━━ 本文の抜粋

2007-05-08 09:12:59 | Weblog
 ゴールデン・ウィークも終わってしまった。メーデー、プラスワンの休暇を確保すればその名の通りの1週間が送れた筈だ。会社人間だった頃が懐かしく思い出される。年末年始と5月の連休時、俄かに「単身者争奪戦」が始まったものである。航空会社は共に掻き入れ時で大忙し!と思いきや、多忙はその前日までで、休暇中は結構社内は和気藹々暇に優雅に過ごせたものである。だが、家庭持ちは違う。何としても連休を貰いたいものだ。私は子持ちになるまでの長い期間、彼ら妻帯者にとっては「金の卵」だったらしい。
 障害持ちになった私は争奪戦こそ無関係になったが、今年は珍しく、どこにも出かけなかった二人の子供が早々と母の日サービスを連日やってくれて、いささか疲れた。そんな予感がした私は、事前にA WEEK-OFF をメールで流し、パソコンのメールもブログもオフにしておいた。

━━━━

依頼: 本文の「2007-05-08 09:12:59 | Weblog」から「ては「金の卵」だったらしい。」までのすべてを、一字も変えずに書き写してください。 次の一覧は本文とは別の資料である。

━━ 提供情報

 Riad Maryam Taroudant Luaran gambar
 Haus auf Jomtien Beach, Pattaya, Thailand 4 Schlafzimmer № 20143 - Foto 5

━━━━

期待される出力:
2007-05-08 09:12:59 | Weblog
 ゴールデン・ウィークも終わってしまった。メーデー、プラスワンの休暇を確保すればその名の通りの1週間が送れた筈だ。会社人間だった頃が懐かしく思い出される。年末年始と5月の連休時、俄かに「単身者争奪戦」が始まったものである。航空会社は共に掻き入れ時で大忙し!と思いきや、多忙はその前日までで、休暇中は結構社内は和気藹々暇に優雅に過ごせたものである。だが、家庭持ちは違う。何としても連休を貰いたいものだ。私は子持ちになるまでの長い期間、彼ら妻帯者にとっては「金の卵」だったらしい。